J'y viens : bien que s'estimant chrétiens, les cathares sont indubitablement hérétiques en regard du dogme de l'église catholique orthodoxe (orthodoxe sera toujours utilisé dans le sens strict de "conforme au dogme", je ne parle pas de l'Eglise orthodoxe qu'on trouve en Europe de l'Est). La première différence tient dans le manichéisme de la religion. Le manichéisme serait né au IIIème siècle en Babylonie, en faisant une synthèse du christianisme primitif, de l'enseignement de Bouddha et de Zarahoustra. Grossièrement, le Bien et le Mal sont éternels et coexistants. Pour les cathares, le Mal se manifeste dans l'essence physique de ce monde, y compris dans les corps humains (ce qui conduira nombre de "penseurs" à conclure au nihilisme des cathares).

Le manichéisme des cathares a contribué à l'évolution gnostique de leur religion. La gnose, c'est la Connaissance. Pour les uns du monde, pour les autres des esprits... pour les cathares, la connaissance de Dieu, de l'Être Supreme. Les cathares recherchaient l'illumination intérieure. Je vous épargne toutes les nuances philosophiques et spirituelles que cela entraine, mais elles y sont pour beaucoup dans le schisme qui se produira plus tard avec l'Eglise.
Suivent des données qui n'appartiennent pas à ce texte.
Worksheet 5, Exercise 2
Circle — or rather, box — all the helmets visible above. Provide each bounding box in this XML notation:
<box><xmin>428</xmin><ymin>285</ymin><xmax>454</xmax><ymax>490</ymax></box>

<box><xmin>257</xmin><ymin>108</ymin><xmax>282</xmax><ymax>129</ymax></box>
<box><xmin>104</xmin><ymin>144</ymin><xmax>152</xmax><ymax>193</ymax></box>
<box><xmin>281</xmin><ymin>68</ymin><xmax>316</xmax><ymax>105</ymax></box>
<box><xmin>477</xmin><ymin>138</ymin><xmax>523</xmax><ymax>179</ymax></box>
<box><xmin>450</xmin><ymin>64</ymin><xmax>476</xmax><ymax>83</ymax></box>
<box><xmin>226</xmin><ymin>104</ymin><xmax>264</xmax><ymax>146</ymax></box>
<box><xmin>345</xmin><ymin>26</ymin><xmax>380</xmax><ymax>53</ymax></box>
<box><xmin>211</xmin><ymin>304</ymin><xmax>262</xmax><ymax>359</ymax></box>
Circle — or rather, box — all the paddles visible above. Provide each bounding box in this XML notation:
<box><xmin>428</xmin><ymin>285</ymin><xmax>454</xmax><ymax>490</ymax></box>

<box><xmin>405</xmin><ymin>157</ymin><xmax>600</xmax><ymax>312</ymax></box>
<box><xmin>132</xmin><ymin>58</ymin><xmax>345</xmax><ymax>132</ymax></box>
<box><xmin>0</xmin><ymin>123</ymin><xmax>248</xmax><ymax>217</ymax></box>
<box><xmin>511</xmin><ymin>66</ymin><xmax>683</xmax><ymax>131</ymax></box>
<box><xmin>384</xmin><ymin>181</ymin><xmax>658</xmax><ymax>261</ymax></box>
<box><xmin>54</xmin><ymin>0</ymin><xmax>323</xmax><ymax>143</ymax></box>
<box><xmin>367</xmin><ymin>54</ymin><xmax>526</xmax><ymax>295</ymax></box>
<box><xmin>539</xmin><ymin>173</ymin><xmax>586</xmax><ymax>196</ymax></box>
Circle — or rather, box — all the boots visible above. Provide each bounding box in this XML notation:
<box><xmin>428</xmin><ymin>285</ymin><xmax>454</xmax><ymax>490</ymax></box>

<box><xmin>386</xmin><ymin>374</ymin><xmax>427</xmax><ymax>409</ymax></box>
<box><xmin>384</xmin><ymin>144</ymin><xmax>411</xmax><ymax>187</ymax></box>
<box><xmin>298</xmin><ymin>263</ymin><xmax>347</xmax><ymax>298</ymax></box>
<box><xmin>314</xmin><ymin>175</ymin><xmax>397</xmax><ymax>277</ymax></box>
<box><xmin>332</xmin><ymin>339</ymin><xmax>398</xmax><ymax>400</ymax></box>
L'essentiel de la doctrine cathare se retrouve dans le manichéisme, mais il y a également d'autres différences radicales. Ainsi, les cathares croayient en la réincarnation ! Les corps étant l'incarnation du Mal, il n'y a que l'esprit qui compte. Quand le corps meurt, l'esprit continue à vivre et s'engage dans un nouveau cycle lors duquel il pourra tenter d'atténuer ses erreurs pour atteindre le stade final, l'illumination. (On est pas loin du concept de Nirvanah).

L'Eglise catholique orthodoxe peut déjà difficilement accepter un tel mouvement au sein même de la chrétienté. Mais la ligne est franchie par un dernier fondement du catharisme comme religion : l'affirmation que l'Eglise est diabolique , dans le sens où elle se concentre sur le dogme, les rituels, les idoles, qui sont diaboliques par leur essence matérielle. L'Eglise est d'abord critiquée sur le plan spirituel : les rites ne sont que des farces qui sont là pour égarer les vrais chrétiens et les déposséder de leur âme.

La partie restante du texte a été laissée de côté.